Bipedaling Toward Truth

A new geology study recently published online in Geology led by Sarah Feakins, assistant professor of earth sciences in USC Dornsife, raises questions about the environment in which our ancestors took shape and developed bipedalism.
ByRobert Perkins

What came first: the bipedal human ancestor or the grassland encroaching on the forest?

A new analysis of vegetation change in the cradle of humanity over the past 12 million years is challenging long-held beliefs about the world in which our ancestors took shape — and, by extension, the impact it had on them.

The research combined sediment core studies of the waxy molecules from plant leaves with pollen analysis, yielding data of unprecedented scope and detail on what types of vegetation dominated the landscape surrounding the African Rift Valley, including present-day Kenya, Somalia and Ethiopia, where early hominin fossils trace the history of human evolution.

“It is the combination of molecular and pollen evidence that allows us to say just how long we’ve seen Serengeti-type open grasslands,” said Sarah Feakins, assistant professor of earth sciences in USC Dornsife and lead author of the study, published online in Geology on Jan. 17.

Feakins worked with USC Dornsife graduate student Hannah Liddy and undergraduate Alexa Sieracki; Naomi Levin of Johns Hopkins University; Timothy Eglinton of the Eidgenössische Technische Hochschule and Raymonde Bonnefille of the Université d’Aix-Marseille.

The role that the environment played in the evolution of hominins — the tribe of human and ape ancestors whose family tree split from the ancestors of chimpanzees and bonobos about 6 million years ago — has been the subject of a century-long debate.

Among other things, one theory dating back to 1925 posits that early human ancestors developed bipedalism as a response to savannas encroaching on shrinking forests in northeast Africa.

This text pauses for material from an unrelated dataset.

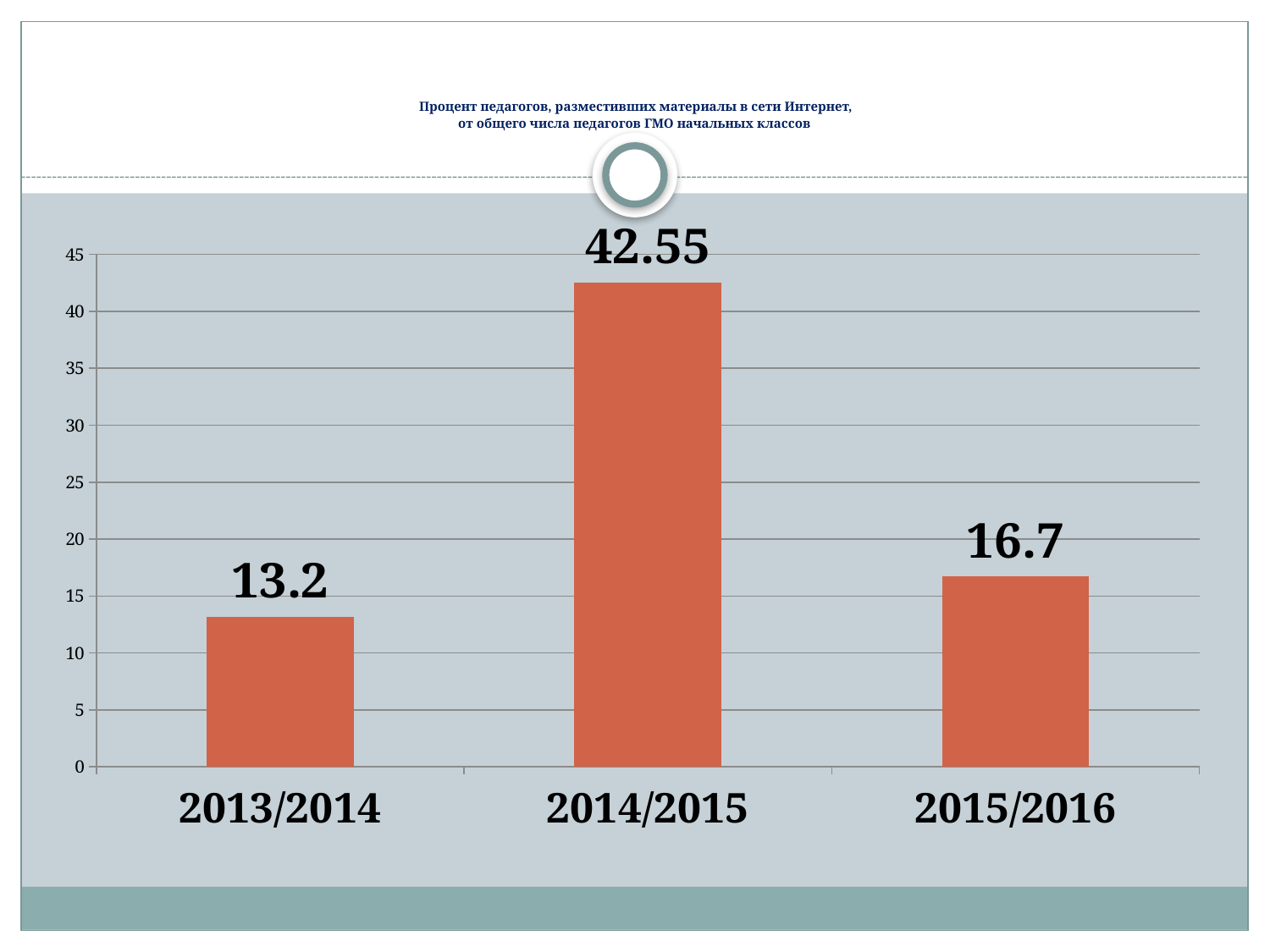
What is the value for 2014/2015? 42.55 Which year has the lowest value? 2013/2014 What colour are the bars in the chart? orange-red What is the difference between the values for 2014/2015 and 2013/2014? 29.35 What is the value for 2013/2014? 13.2 Is the value for 2014/2015 greater or less than 40? greater What kind of chart is shown on the slide? bar chart What is the value for 2015/2016? 16.7 Which year has the highest value? 2014/2015 How many categories are shown on the x axis? 3 What is the difference between the values for 2015/2016 and 2013/2014? 3.5 Which is larger, the value for 2015/2016 or the value for 2013/2014? 2015/2016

With fewer trees to swing from, human ancestors began walking to get around.

While the shift to bipedalism appears to have occurred somewhere between 6 and 4 million years ago, Feakins’ study finds that thick rainforests had already disappeared by that point — replaced by grasslands and seasonally dry forests some time before 12 million years ago.

In addition, the tropical C4-type grasses and shrubs of the modern African savanna began to dominate the landscape earlier than thought, replacing C3-type grasses that were better suited to a wetter environment. (The classification of C4 versus C3 refers to the manner of photosynthesis each type of plant utilizes.)

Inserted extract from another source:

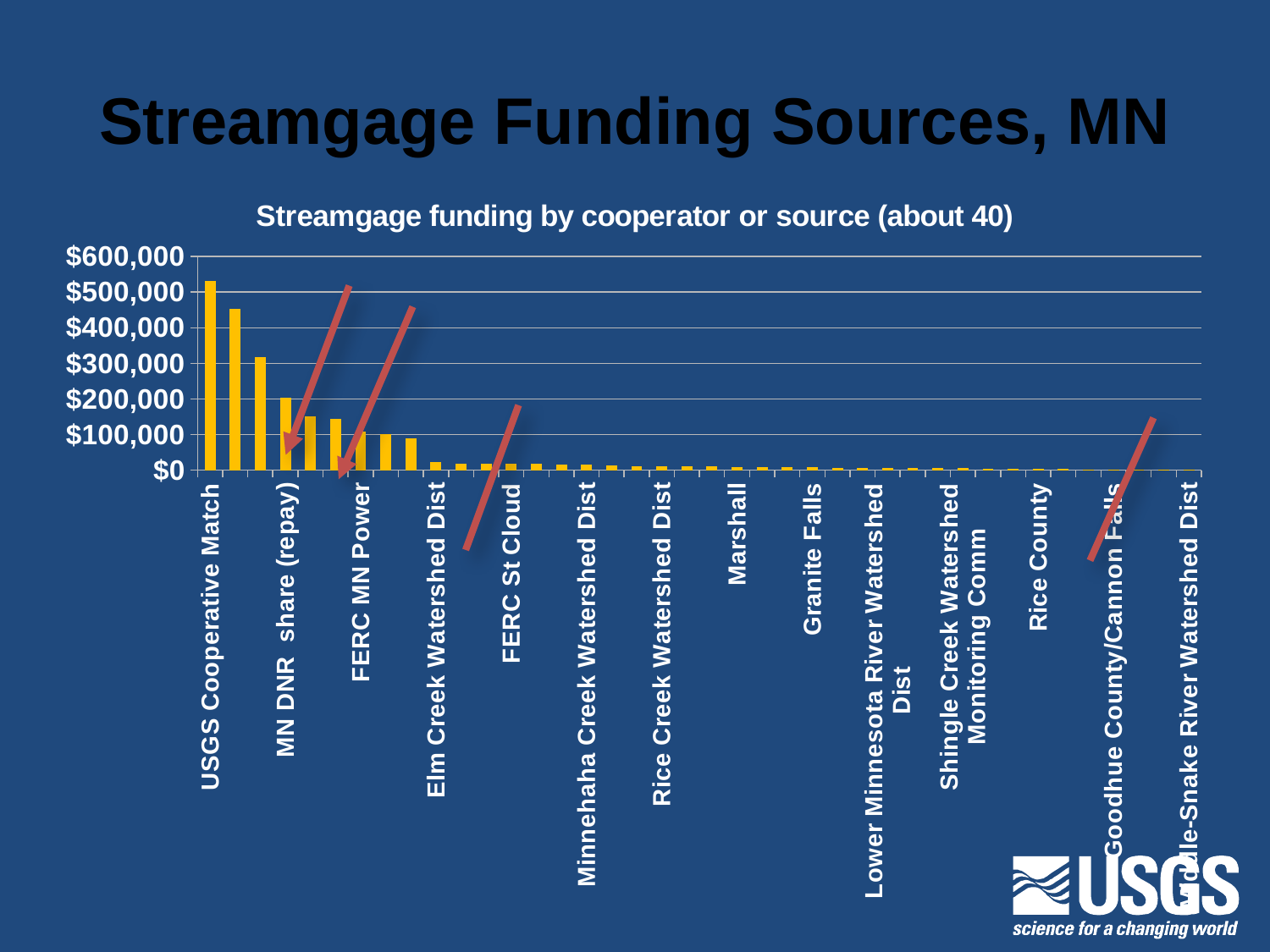
What type of chart is shown on the slide? bar chart Is the value for Marshall greater or less than $100,000? less Do the funding values generally rise or fall from left to right along the x axis? fall What is the highest value shown on the y axis? $600,000 Which is larger, the value for FERC MN Power or the value for Elm Creek Watershed Dist? FERC MN Power Is the value for MN DNR share (repay) greater or less than $300,000? less Is the value for Elm Creek Watershed Dist greater or less than $100,000? less Which cooperator or source has the highest funding value? USGS Cooperative Match Which is larger, the value for USGS Cooperative Match or the value for MN DNR share (repay)? USGS Cooperative Match What is the title of the chart? Streamgage funding by cooperator or source (about 40)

While earlier studies on vegetation change during this period relied on the analysis of individual sites throughout the Rift Valley — offering narrow snapshots — Feakins took a look at the whole picture by using a sediment core taken in the Gulf of Aden, where winds funnel and deposit sediment from the entire region. She then cross-referenced her findings with Levin, who compiled data from ancient soil samples collected throughout eastern Africa.

“The combination of marine and terrestrial data enable us to link the environmental record at specific fossil sites to regional ecological and climate change,” Levin said.

In addition to informing scientists about the environment in which our ancestors took shape, Feakins’ study provides insights into the landscape that herbivores (horses, hippos and antelopes) grazed, as well as how plants across the landscape reacted to periods of global and regional environmental change.

“The types of grasses appear to be sensitive to global carbon dioxide levels,” said Liddy, who is currently working to refine the data pertaining to the Pliocene, to provide an even clearer picture of a period that experienced similar atmospheric carbon dioxide levels to present day.

“There might be lessons in here for the future viability of our C4-grain crops,” Feakins said.

Funding for the research was provided by the U.S. National Science Foundation HOMINID and from USC.